Wer beschreibt mein Staunen, als ich, um fünf Uhr zu Wilhelm zum Diner gekommen, denselben Herrn von Dumarsais, welchen ich am Morgen in fast dürftiger Kleidung gesehen hatte, in elegantester Toilette erblicke! Nichts fehlte, vom feinsten Hute bis zum zierlichen Stiefel von Glanzleder, sogar das Notizbuch, welches er zufällig einmal herauszog, war das geschmackvollste, das man finden konnte, und die goldene Uhrkette noch werthvoller durch die Arbeit, als durch das Gold. Sicherlich eine Kette von der Insel Malta.

Natürlich machte Wilhelm keine Bemerkung über diese Metamorphose. Erst als Dumarsais sich entfernte, um, wie er sagte, seinem Versprechen gemäß noch während des letzten Actes in der großen Oper zu erscheinen, sagte mein Freund zu seiner Frau: „Toni, glaubst Du, daß Dumarsais mit seinem Oheim ausgesöhnt ist? Wie mag er plötzlich zu Gelde gekommen sein?“

„Ich bin ebenfalls erstaunt, lieber Wilhelm,“ antwortete die Frau, „ich hoffe, Herr von Dumarsais wird uns später wohl erzählen, wie Alles gekommen, da wir ihn so lange kennen. Jedenfalls hat er sein Geld nicht auf unehrenhafte Weise erhalten.“

„Gewiß nicht, Toni, ich wundere mich auch nicht allzusehr; denn Paris ist die chancenreichste Stadt.“

Seit jenem Tage sah ich Herrn von Dumarsais oft, bald in diesem, bald in jenem Theater, auf Promenaden und Hauptplätzen, im Boulogner Wäldchen zu Pferde, und in Wahrheit, niemals ritt er ein Pferd, das nicht tadellos war, und obgleich es im Wäldchen zur Promenadenzeit nie an Reitern fehlt, Dumarsais fiel durch sein brillantes Aeußere und seine Reitkunst doch auf.

Anfangs sah ich ihn immer allein, später oft mit jungen Männern, welche entweder aus hochangesehenen Familien oder berühmt waren; endlich erblickte ich ihn im Boulogner Wäldchen neben dem Wagen einer ältlichen Dame, bei welcher eine junge, blasse, höchst anmuthige Dame saß, in Halbtrauer gekleidet.

Traf ich mit Dumarsais in einem Café zusammen, so war er stets sehr liebenswürdig gegen mich, auch machten wir dann und wann einen Spaziergang selbander, seine Wohnung sagte er mir aber nicht. Eines Tages trug Dumarsais einen reizenden Anzug; er wurde von mehreren Modeherren sehr bewundert, als wir zusammen in den Speisesaal des Grand-Hôtel traten, wo wir einen gemeinsamen Freund treffen wollten.

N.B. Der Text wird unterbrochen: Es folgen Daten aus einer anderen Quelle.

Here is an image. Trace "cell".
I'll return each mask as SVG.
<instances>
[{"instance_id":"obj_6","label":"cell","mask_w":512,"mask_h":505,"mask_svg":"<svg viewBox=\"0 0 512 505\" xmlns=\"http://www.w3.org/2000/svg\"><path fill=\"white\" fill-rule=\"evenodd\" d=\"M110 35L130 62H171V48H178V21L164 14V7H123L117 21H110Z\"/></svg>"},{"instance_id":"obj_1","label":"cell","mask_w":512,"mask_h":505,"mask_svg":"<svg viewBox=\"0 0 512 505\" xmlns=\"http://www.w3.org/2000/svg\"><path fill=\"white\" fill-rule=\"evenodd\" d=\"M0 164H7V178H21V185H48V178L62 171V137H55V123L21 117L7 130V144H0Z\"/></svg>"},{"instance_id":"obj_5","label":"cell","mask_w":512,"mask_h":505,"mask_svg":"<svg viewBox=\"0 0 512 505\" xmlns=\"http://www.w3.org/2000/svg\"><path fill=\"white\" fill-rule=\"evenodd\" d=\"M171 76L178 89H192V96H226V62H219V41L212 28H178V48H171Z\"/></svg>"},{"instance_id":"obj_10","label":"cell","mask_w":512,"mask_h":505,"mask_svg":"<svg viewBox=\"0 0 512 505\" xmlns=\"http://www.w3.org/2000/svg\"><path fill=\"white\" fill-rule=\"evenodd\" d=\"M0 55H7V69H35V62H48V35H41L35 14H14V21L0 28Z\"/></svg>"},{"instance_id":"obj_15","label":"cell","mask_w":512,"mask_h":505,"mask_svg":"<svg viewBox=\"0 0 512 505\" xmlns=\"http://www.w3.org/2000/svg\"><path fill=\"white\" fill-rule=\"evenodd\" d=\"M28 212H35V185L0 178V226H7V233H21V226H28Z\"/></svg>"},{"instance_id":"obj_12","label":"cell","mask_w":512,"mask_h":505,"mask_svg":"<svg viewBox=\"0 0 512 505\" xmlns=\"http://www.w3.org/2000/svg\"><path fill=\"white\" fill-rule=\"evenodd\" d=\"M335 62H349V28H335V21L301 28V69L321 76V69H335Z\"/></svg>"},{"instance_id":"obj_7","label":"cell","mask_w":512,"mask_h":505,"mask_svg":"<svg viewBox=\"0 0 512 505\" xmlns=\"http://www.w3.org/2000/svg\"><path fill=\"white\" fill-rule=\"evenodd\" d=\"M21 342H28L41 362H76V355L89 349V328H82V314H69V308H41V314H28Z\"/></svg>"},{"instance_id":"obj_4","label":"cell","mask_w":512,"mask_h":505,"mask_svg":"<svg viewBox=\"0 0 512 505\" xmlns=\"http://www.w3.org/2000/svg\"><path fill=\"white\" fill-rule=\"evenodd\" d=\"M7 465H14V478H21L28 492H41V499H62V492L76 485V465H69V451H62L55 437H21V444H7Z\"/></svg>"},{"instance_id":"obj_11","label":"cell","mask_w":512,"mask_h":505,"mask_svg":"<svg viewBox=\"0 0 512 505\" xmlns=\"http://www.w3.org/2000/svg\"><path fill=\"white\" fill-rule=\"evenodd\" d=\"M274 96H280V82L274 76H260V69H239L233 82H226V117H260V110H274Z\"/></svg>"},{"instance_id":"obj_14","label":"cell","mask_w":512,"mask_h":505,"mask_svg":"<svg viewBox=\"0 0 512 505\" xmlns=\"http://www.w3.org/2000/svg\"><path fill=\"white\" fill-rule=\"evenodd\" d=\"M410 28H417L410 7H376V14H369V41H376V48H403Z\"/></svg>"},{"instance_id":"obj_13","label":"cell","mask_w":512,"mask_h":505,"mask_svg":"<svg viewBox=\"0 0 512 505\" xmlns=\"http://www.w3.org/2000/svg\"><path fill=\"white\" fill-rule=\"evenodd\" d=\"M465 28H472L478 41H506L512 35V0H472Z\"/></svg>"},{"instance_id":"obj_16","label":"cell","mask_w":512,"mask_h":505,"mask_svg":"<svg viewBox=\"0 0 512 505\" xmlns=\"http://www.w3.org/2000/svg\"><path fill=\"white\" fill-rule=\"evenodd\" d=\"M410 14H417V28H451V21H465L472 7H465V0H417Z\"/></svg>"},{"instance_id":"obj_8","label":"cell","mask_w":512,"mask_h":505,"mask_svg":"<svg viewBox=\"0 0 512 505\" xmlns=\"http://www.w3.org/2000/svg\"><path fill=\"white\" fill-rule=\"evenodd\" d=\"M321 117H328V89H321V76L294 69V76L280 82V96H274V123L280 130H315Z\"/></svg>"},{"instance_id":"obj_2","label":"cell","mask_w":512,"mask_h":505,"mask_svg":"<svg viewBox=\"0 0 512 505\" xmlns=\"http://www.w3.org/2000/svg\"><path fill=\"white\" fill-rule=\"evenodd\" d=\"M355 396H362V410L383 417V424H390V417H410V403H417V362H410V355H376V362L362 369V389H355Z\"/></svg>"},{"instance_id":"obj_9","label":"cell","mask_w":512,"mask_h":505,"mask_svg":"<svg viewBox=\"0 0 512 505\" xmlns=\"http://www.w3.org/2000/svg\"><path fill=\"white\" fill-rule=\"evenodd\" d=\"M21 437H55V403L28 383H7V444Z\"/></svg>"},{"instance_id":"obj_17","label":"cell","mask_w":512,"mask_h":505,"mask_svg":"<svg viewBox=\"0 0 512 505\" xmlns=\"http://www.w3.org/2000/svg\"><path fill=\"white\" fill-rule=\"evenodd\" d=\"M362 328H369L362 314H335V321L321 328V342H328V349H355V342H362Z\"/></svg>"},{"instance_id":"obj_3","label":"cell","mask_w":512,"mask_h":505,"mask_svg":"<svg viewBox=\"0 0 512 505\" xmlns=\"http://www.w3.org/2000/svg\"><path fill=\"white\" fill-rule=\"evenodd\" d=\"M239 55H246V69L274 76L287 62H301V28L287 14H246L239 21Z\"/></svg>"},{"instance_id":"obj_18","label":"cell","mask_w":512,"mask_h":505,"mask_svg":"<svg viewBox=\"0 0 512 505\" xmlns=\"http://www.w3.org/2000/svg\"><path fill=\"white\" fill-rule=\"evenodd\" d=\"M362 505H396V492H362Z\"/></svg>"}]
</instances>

„Ich muß auch einen bessern Sommeranzug haben; wo lassen Sie arbeiten, Dumarsais?“ fragte Baron V.

„Bei dem geschmackvollsten Schneider der Welt, Baron, bei L.“

„Wo ist das?“

„Ich will Sie hinführen, heute ist es zu spät, morgen. L. bedient meine Freunde nicht nur solid, denn das thut er Jedem, sondern auch billig.“

„Darf ich auch von Ihrer Empfehlung profitiren, lieber Dumarsais?“

„Mit Vergnügen, treffen wir uns morgen um Elf im Grand-Café.“

„Gut!“

Dumarsais war zur bestimmten Zeit da. Er führte uns in seiner lustigen Weise plaudernd nach der Rue Rivoli, in ein großes Haus. Wir stiegen eine breite, dunkle Treppe hinauf und traten in einen gut möblirten geräumigen Salon. Bei unserm Eintritt erhob sich ein Herr, welcher in eine Zeitung gesehen hatte; ich erkannte in demselben den Herrn, der im vergangenen März Dumarsais in den Tuilerien auf so seltsame Weise – angeredet wäre nicht ganz richtig, ich muß sagen – gepackt hatte.

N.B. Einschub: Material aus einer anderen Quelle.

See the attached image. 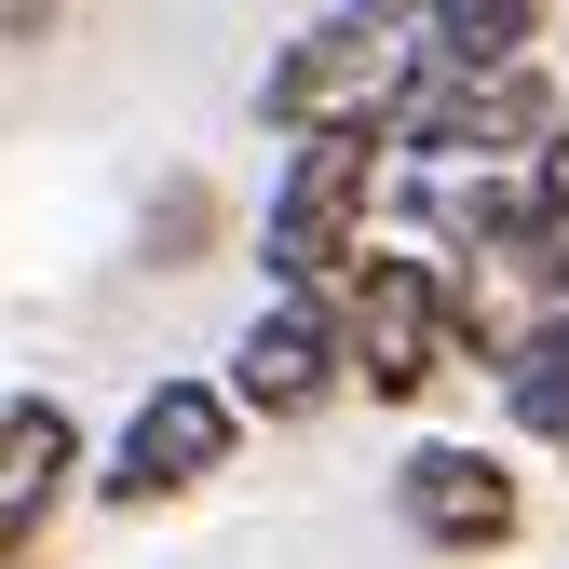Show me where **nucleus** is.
<instances>
[{"label":"nucleus","instance_id":"1","mask_svg":"<svg viewBox=\"0 0 569 569\" xmlns=\"http://www.w3.org/2000/svg\"><path fill=\"white\" fill-rule=\"evenodd\" d=\"M380 190H393V136H284V163L258 190V284L271 299H339Z\"/></svg>","mask_w":569,"mask_h":569},{"label":"nucleus","instance_id":"2","mask_svg":"<svg viewBox=\"0 0 569 569\" xmlns=\"http://www.w3.org/2000/svg\"><path fill=\"white\" fill-rule=\"evenodd\" d=\"M326 326H339V367H352V393H367V407H435V393L461 380L448 258H420V244H380V231H367V258L339 271Z\"/></svg>","mask_w":569,"mask_h":569},{"label":"nucleus","instance_id":"3","mask_svg":"<svg viewBox=\"0 0 569 569\" xmlns=\"http://www.w3.org/2000/svg\"><path fill=\"white\" fill-rule=\"evenodd\" d=\"M420 82V41H407V0H339L312 14L258 68V122L271 136H393V96Z\"/></svg>","mask_w":569,"mask_h":569},{"label":"nucleus","instance_id":"4","mask_svg":"<svg viewBox=\"0 0 569 569\" xmlns=\"http://www.w3.org/2000/svg\"><path fill=\"white\" fill-rule=\"evenodd\" d=\"M231 461H244V407L218 393V367H163L150 393L122 407V435H109V461H96L82 502H109V516H163V502H190V488L231 475Z\"/></svg>","mask_w":569,"mask_h":569},{"label":"nucleus","instance_id":"5","mask_svg":"<svg viewBox=\"0 0 569 569\" xmlns=\"http://www.w3.org/2000/svg\"><path fill=\"white\" fill-rule=\"evenodd\" d=\"M556 68L516 54V68H420L393 96V163H529L556 136Z\"/></svg>","mask_w":569,"mask_h":569},{"label":"nucleus","instance_id":"6","mask_svg":"<svg viewBox=\"0 0 569 569\" xmlns=\"http://www.w3.org/2000/svg\"><path fill=\"white\" fill-rule=\"evenodd\" d=\"M393 529L420 542V556H516L529 542V475H516V448H475V435H420L407 461H393Z\"/></svg>","mask_w":569,"mask_h":569},{"label":"nucleus","instance_id":"7","mask_svg":"<svg viewBox=\"0 0 569 569\" xmlns=\"http://www.w3.org/2000/svg\"><path fill=\"white\" fill-rule=\"evenodd\" d=\"M218 393L244 407V435H312L326 407H352V367H339L326 299H258L244 339L218 352Z\"/></svg>","mask_w":569,"mask_h":569},{"label":"nucleus","instance_id":"8","mask_svg":"<svg viewBox=\"0 0 569 569\" xmlns=\"http://www.w3.org/2000/svg\"><path fill=\"white\" fill-rule=\"evenodd\" d=\"M96 488V435L68 393H0V556H54L68 502Z\"/></svg>","mask_w":569,"mask_h":569},{"label":"nucleus","instance_id":"9","mask_svg":"<svg viewBox=\"0 0 569 569\" xmlns=\"http://www.w3.org/2000/svg\"><path fill=\"white\" fill-rule=\"evenodd\" d=\"M488 380H502V420H516V435H529L542 461H569V299H542Z\"/></svg>","mask_w":569,"mask_h":569},{"label":"nucleus","instance_id":"10","mask_svg":"<svg viewBox=\"0 0 569 569\" xmlns=\"http://www.w3.org/2000/svg\"><path fill=\"white\" fill-rule=\"evenodd\" d=\"M542 14L556 0H407V41H420V68H516V54H542Z\"/></svg>","mask_w":569,"mask_h":569},{"label":"nucleus","instance_id":"11","mask_svg":"<svg viewBox=\"0 0 569 569\" xmlns=\"http://www.w3.org/2000/svg\"><path fill=\"white\" fill-rule=\"evenodd\" d=\"M516 203H529V231H516V284H529V299H569V122L516 163Z\"/></svg>","mask_w":569,"mask_h":569},{"label":"nucleus","instance_id":"12","mask_svg":"<svg viewBox=\"0 0 569 569\" xmlns=\"http://www.w3.org/2000/svg\"><path fill=\"white\" fill-rule=\"evenodd\" d=\"M218 244H231L218 177H163V190H150V218H136V258H150V271H203Z\"/></svg>","mask_w":569,"mask_h":569},{"label":"nucleus","instance_id":"13","mask_svg":"<svg viewBox=\"0 0 569 569\" xmlns=\"http://www.w3.org/2000/svg\"><path fill=\"white\" fill-rule=\"evenodd\" d=\"M54 14H68V0H0V41H41Z\"/></svg>","mask_w":569,"mask_h":569},{"label":"nucleus","instance_id":"14","mask_svg":"<svg viewBox=\"0 0 569 569\" xmlns=\"http://www.w3.org/2000/svg\"><path fill=\"white\" fill-rule=\"evenodd\" d=\"M0 569H41V556H0Z\"/></svg>","mask_w":569,"mask_h":569}]
</instances>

Der Herr machte eine tiefe Verbeugung. „Hier bringe ich Ihnen zwei meiner liebsten Freunde,“ sagte Dumarsais etwas hochfahrend; „Herr L., sorgen Sie gefälligst, daß sie gut bedient werden.“

„Gewiß, Herr von Dumarsais,“ erwiderte der Angeredete.

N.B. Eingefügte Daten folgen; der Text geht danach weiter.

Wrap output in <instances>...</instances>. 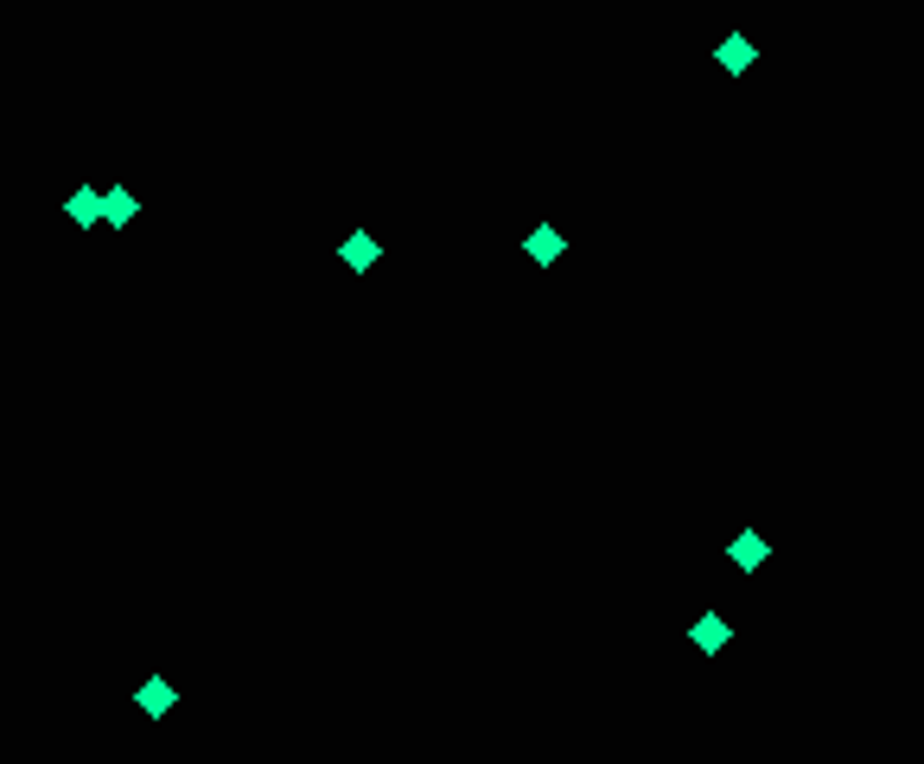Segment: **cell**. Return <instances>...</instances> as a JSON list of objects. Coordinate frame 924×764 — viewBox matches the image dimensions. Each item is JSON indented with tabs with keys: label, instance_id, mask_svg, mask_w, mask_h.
Here are the masks:
<instances>
[{
	"label": "cell",
	"instance_id": "cell-2",
	"mask_svg": "<svg viewBox=\"0 0 924 764\" xmlns=\"http://www.w3.org/2000/svg\"><path fill=\"white\" fill-rule=\"evenodd\" d=\"M727 637H734V624L721 619V612H702L695 631H689V644H695L702 656H721V650H727Z\"/></svg>",
	"mask_w": 924,
	"mask_h": 764
},
{
	"label": "cell",
	"instance_id": "cell-5",
	"mask_svg": "<svg viewBox=\"0 0 924 764\" xmlns=\"http://www.w3.org/2000/svg\"><path fill=\"white\" fill-rule=\"evenodd\" d=\"M523 255H529L536 268H549V261H561V255H568V236L542 223V230H529V236H523Z\"/></svg>",
	"mask_w": 924,
	"mask_h": 764
},
{
	"label": "cell",
	"instance_id": "cell-8",
	"mask_svg": "<svg viewBox=\"0 0 924 764\" xmlns=\"http://www.w3.org/2000/svg\"><path fill=\"white\" fill-rule=\"evenodd\" d=\"M714 58H721V64H727V71H752V45H746V38H721V51H714Z\"/></svg>",
	"mask_w": 924,
	"mask_h": 764
},
{
	"label": "cell",
	"instance_id": "cell-6",
	"mask_svg": "<svg viewBox=\"0 0 924 764\" xmlns=\"http://www.w3.org/2000/svg\"><path fill=\"white\" fill-rule=\"evenodd\" d=\"M727 561H734L739 574H752V567H765V561H772V542L746 529V536H734V542H727Z\"/></svg>",
	"mask_w": 924,
	"mask_h": 764
},
{
	"label": "cell",
	"instance_id": "cell-1",
	"mask_svg": "<svg viewBox=\"0 0 924 764\" xmlns=\"http://www.w3.org/2000/svg\"><path fill=\"white\" fill-rule=\"evenodd\" d=\"M338 261H344V268H351V274H370V268H376V261H383V243H376V236H370V230H351V236H344V243H338Z\"/></svg>",
	"mask_w": 924,
	"mask_h": 764
},
{
	"label": "cell",
	"instance_id": "cell-4",
	"mask_svg": "<svg viewBox=\"0 0 924 764\" xmlns=\"http://www.w3.org/2000/svg\"><path fill=\"white\" fill-rule=\"evenodd\" d=\"M134 218H141V198H134L128 185H109V191H103V223H109V230H128Z\"/></svg>",
	"mask_w": 924,
	"mask_h": 764
},
{
	"label": "cell",
	"instance_id": "cell-7",
	"mask_svg": "<svg viewBox=\"0 0 924 764\" xmlns=\"http://www.w3.org/2000/svg\"><path fill=\"white\" fill-rule=\"evenodd\" d=\"M134 707H141L148 720H160V714H173V707H179V689L153 675V682H141V689H134Z\"/></svg>",
	"mask_w": 924,
	"mask_h": 764
},
{
	"label": "cell",
	"instance_id": "cell-3",
	"mask_svg": "<svg viewBox=\"0 0 924 764\" xmlns=\"http://www.w3.org/2000/svg\"><path fill=\"white\" fill-rule=\"evenodd\" d=\"M65 218H71L77 230H96V223H103V191H96V185H77L71 198H65Z\"/></svg>",
	"mask_w": 924,
	"mask_h": 764
}]
</instances>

„Ich habe keinen Grund,“ fuhr Louis fort, „Ihnen zu schmeicheln, L., aber ich sehe auch nicht ein, warum ich nicht der Wahrheit die Ehre geben soll, Sie sind ein Genie, Ihr Gemälde hat kürzlich einer Dame meiner Bekanntschaft außerordentlich gefallen.“

„Aber, Herr von Dumarsais –“

„Nicht zu bescheiden, lieber L. Wenn Sie auch die Grille haben, Director eines Kleidermagazins sein und bleiben zu wollen, so sind Sie nichtsdestoweniger ein tüchtiger Maler, und deshalb verstehen Sie mehr als irgend ein anderer Director, was Jeder, seinem Aeußern und seiner Individualität nach, tragen muß. Wir werden einen heißen August haben, der Juli ist schon drückend; erfinden Sie denn für den Baron einige bezaubernde Toiletten, er geht nach Baden-Baden und wird Aufsehen erregen.“

„Natürlich, ich sehe schon, der Herr Baron ist brünett, ich werde Alles auf das Kleidsamste für den Herrn Baron wählen.“

„Und hier, ein deutscher Dichter, auf der Schattenseite der Vierzig, Sie wissen schon, was ihm frommt.“

Der Director des Bekleidungsinstitutes lächelte, dann zog er die Klingel. Ein junger Mann erschien, mehrere Papierstreifen in der Hand haltend.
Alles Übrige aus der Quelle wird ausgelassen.